10 police leadership best practices to follow in 2021

Add these pearls of wisdom to your leadership toolkit


By Police1 Staff

To be the most effective police leader possible requires a commitment to ongoing learning and embracing the knowledge of your peers. Here we offer 10 police leadership best practices submitted by some of the participants in the 21 on 2021: A police leadership playbook

What leadership best practices have worked in your police career? Email editor@police1.com

Team members want to know that their contributions toward the mission are valuable, recognized and appreciated.
Team members want to know that their contributions toward the mission are valuable, recognized and appreciated.

1. Police executives must be empathetic when dealing with their personnel. They are looking for guidance when things are most dire; showing apathy would only exacerbate any difficulties they may be facing on or off duty. 

— Assistant Chief Martine N. Materasso is the Commanding Officer of the NYPD Counterterrorism Bureau.

2. Break your own news whenever possible. Set the tone early and build trust by engaging authentically wherever the public discussion is happening. 

— Kate Kimble is the public relations manager for Fort Collins Police Services in Fort Collins, Colorado.

3. In the memorable words of Teddy Roosevelt, "Nobody cares how much you know until they know how much you care." There is no substitute for genuinely caring about the community and those in your charge. 

— Captain Toni Roach oversees the Pasco County Sheriff's Office Behavioral Health Intervention Team.

4. One thing that effective leaders can do to grow trust is to instantiate a habit of expressing gratitude into their daily leadership practice. Team members want to know that their contributions toward the mission are valuable, recognized and appreciated. 

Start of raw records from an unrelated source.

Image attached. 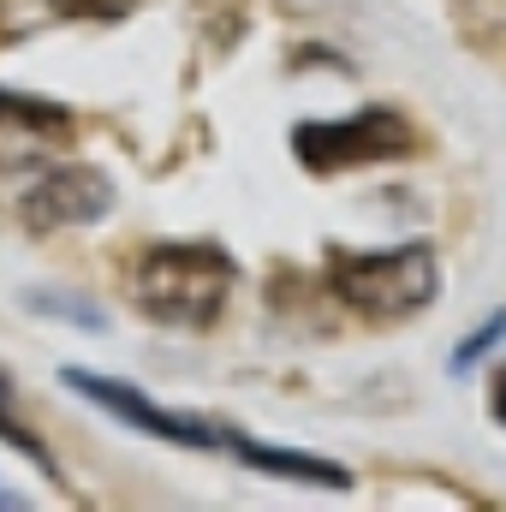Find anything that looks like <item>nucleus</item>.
<instances>
[{"instance_id": "obj_1", "label": "nucleus", "mask_w": 506, "mask_h": 512, "mask_svg": "<svg viewBox=\"0 0 506 512\" xmlns=\"http://www.w3.org/2000/svg\"><path fill=\"white\" fill-rule=\"evenodd\" d=\"M239 286L233 256L209 239L191 245H149L131 262L126 292L137 304V316H149L155 328H179V334H203L221 322L227 298Z\"/></svg>"}, {"instance_id": "obj_3", "label": "nucleus", "mask_w": 506, "mask_h": 512, "mask_svg": "<svg viewBox=\"0 0 506 512\" xmlns=\"http://www.w3.org/2000/svg\"><path fill=\"white\" fill-rule=\"evenodd\" d=\"M328 286L352 316L393 328V322L423 316L441 298V262H435V245H423V239L387 245V251H346L340 245V251H328Z\"/></svg>"}, {"instance_id": "obj_2", "label": "nucleus", "mask_w": 506, "mask_h": 512, "mask_svg": "<svg viewBox=\"0 0 506 512\" xmlns=\"http://www.w3.org/2000/svg\"><path fill=\"white\" fill-rule=\"evenodd\" d=\"M0 209L24 233L96 227L114 209V179L90 161H60L48 149H0Z\"/></svg>"}, {"instance_id": "obj_5", "label": "nucleus", "mask_w": 506, "mask_h": 512, "mask_svg": "<svg viewBox=\"0 0 506 512\" xmlns=\"http://www.w3.org/2000/svg\"><path fill=\"white\" fill-rule=\"evenodd\" d=\"M60 382L72 387V393H84L90 405H102L108 417H120V423H131V429L155 435V441H173V447H227V435H221V429H209V423H197V417H185V411H161L155 399H143L137 387L114 382V376L66 370Z\"/></svg>"}, {"instance_id": "obj_6", "label": "nucleus", "mask_w": 506, "mask_h": 512, "mask_svg": "<svg viewBox=\"0 0 506 512\" xmlns=\"http://www.w3.org/2000/svg\"><path fill=\"white\" fill-rule=\"evenodd\" d=\"M227 447L245 465L268 471V477H292L304 489H352V471L346 465H328V459H310V453H280V447H262V441H245V435H227Z\"/></svg>"}, {"instance_id": "obj_9", "label": "nucleus", "mask_w": 506, "mask_h": 512, "mask_svg": "<svg viewBox=\"0 0 506 512\" xmlns=\"http://www.w3.org/2000/svg\"><path fill=\"white\" fill-rule=\"evenodd\" d=\"M66 18H126L131 0H54Z\"/></svg>"}, {"instance_id": "obj_4", "label": "nucleus", "mask_w": 506, "mask_h": 512, "mask_svg": "<svg viewBox=\"0 0 506 512\" xmlns=\"http://www.w3.org/2000/svg\"><path fill=\"white\" fill-rule=\"evenodd\" d=\"M292 149L310 173H346V167H370V161H405L417 149V131L393 108H364L352 120H328V126H298Z\"/></svg>"}, {"instance_id": "obj_8", "label": "nucleus", "mask_w": 506, "mask_h": 512, "mask_svg": "<svg viewBox=\"0 0 506 512\" xmlns=\"http://www.w3.org/2000/svg\"><path fill=\"white\" fill-rule=\"evenodd\" d=\"M501 334H506V316H489V328H483V334H465V346H459V358H453V370H465V364H477V358H483V352H489V346H495Z\"/></svg>"}, {"instance_id": "obj_7", "label": "nucleus", "mask_w": 506, "mask_h": 512, "mask_svg": "<svg viewBox=\"0 0 506 512\" xmlns=\"http://www.w3.org/2000/svg\"><path fill=\"white\" fill-rule=\"evenodd\" d=\"M0 441H6V447H18L24 459H36V465L54 477V465H48V447H42V441H36V435H30L18 417H12V382H6V376H0Z\"/></svg>"}, {"instance_id": "obj_10", "label": "nucleus", "mask_w": 506, "mask_h": 512, "mask_svg": "<svg viewBox=\"0 0 506 512\" xmlns=\"http://www.w3.org/2000/svg\"><path fill=\"white\" fill-rule=\"evenodd\" d=\"M489 411H495V423L506 429V364L495 370V382H489Z\"/></svg>"}]
</instances>
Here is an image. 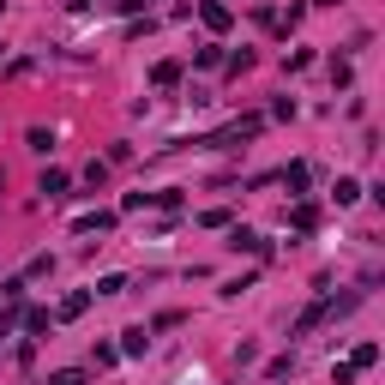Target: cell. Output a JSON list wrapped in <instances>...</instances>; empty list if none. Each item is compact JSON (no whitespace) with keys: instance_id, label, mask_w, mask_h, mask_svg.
I'll use <instances>...</instances> for the list:
<instances>
[{"instance_id":"cell-3","label":"cell","mask_w":385,"mask_h":385,"mask_svg":"<svg viewBox=\"0 0 385 385\" xmlns=\"http://www.w3.org/2000/svg\"><path fill=\"white\" fill-rule=\"evenodd\" d=\"M205 24L211 30H229V6H205Z\"/></svg>"},{"instance_id":"cell-2","label":"cell","mask_w":385,"mask_h":385,"mask_svg":"<svg viewBox=\"0 0 385 385\" xmlns=\"http://www.w3.org/2000/svg\"><path fill=\"white\" fill-rule=\"evenodd\" d=\"M145 343H150L145 326H133V331H127V356H145Z\"/></svg>"},{"instance_id":"cell-5","label":"cell","mask_w":385,"mask_h":385,"mask_svg":"<svg viewBox=\"0 0 385 385\" xmlns=\"http://www.w3.org/2000/svg\"><path fill=\"white\" fill-rule=\"evenodd\" d=\"M48 385H85V373H55Z\"/></svg>"},{"instance_id":"cell-4","label":"cell","mask_w":385,"mask_h":385,"mask_svg":"<svg viewBox=\"0 0 385 385\" xmlns=\"http://www.w3.org/2000/svg\"><path fill=\"white\" fill-rule=\"evenodd\" d=\"M85 307H90V295H66V301H60V313H66V319H78Z\"/></svg>"},{"instance_id":"cell-1","label":"cell","mask_w":385,"mask_h":385,"mask_svg":"<svg viewBox=\"0 0 385 385\" xmlns=\"http://www.w3.org/2000/svg\"><path fill=\"white\" fill-rule=\"evenodd\" d=\"M356 199H361V181L343 175V181H337V205H356Z\"/></svg>"}]
</instances>
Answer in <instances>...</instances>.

— Major Charles “Chip” Huth has 29 years of law enforcement experience and currently serves as the Commander of the Kansas City (Missouri) Police Department’s Traffic Division.

5. The leader should never be satisfied with today, rather keep moving forward no matter how slight. The future depends on forward motion! 

— Lieutenant Detective Patrick Glynn is a 35-year veteran of the Quincy Police Department. He is Commander of the special investigations and narcotics units and director of the Quincy Naloxone Program.

6. Always remember, our communities are watching us, and will hold us accountable not only for what we say and do but also for what we fail to say and do. We must always speak truth to power regardless of the pressures from all sides of the police and criminal justice reform debate. At the end of the day, we all must strive for integrity, justice and fairness within our profession, the criminal justice system and throughout society. 

—  Art Acevedo is Chief of Police for the Houston Police Department and currently the President of the Major Cities Chiefs Association.

7. Successful leaders use influence to guide direction or actions. They share their vision and influence others to follow in their footsteps. 

—  Michael N. Becar is the Executive Director, CEO of the International Association of Directors of Law Enforcement Standards and Training (IADLEST).

8. Excellence at every opportunity: Policing in 2021 requires all of us to take advantage of each and every opportunity to be at our best; our best as leaders and servants to the people we police and the people we protect. 

—  Chris Hsiung is the Police Chief of the Mountain View (California) Police Department and serves on IACP’s Police Professional Standards, Ethics, and Image committee.

9. Try to show the human side of your officers when you can. The public often forgets that police departments are made of human beings with diverse stories, backgrounds and personalities. It’s on us to show them.   

—  Yael Bar-tur is a social media consultant who previously served as the director of social media and digital strategy for the New York City Police Department.

10. The longer you are off the street the easier it is to forget the uncertainty, speed and imperfection of police decision-making. To lead police requires you to be police – competent, authentic and present. 

— Lewis “Von” Kliem, MCJ, JD, LL.M., has worked as a civilian police officer, attorney, educator and author. He is an Attorney II for Lexipol and editor of Force Science News.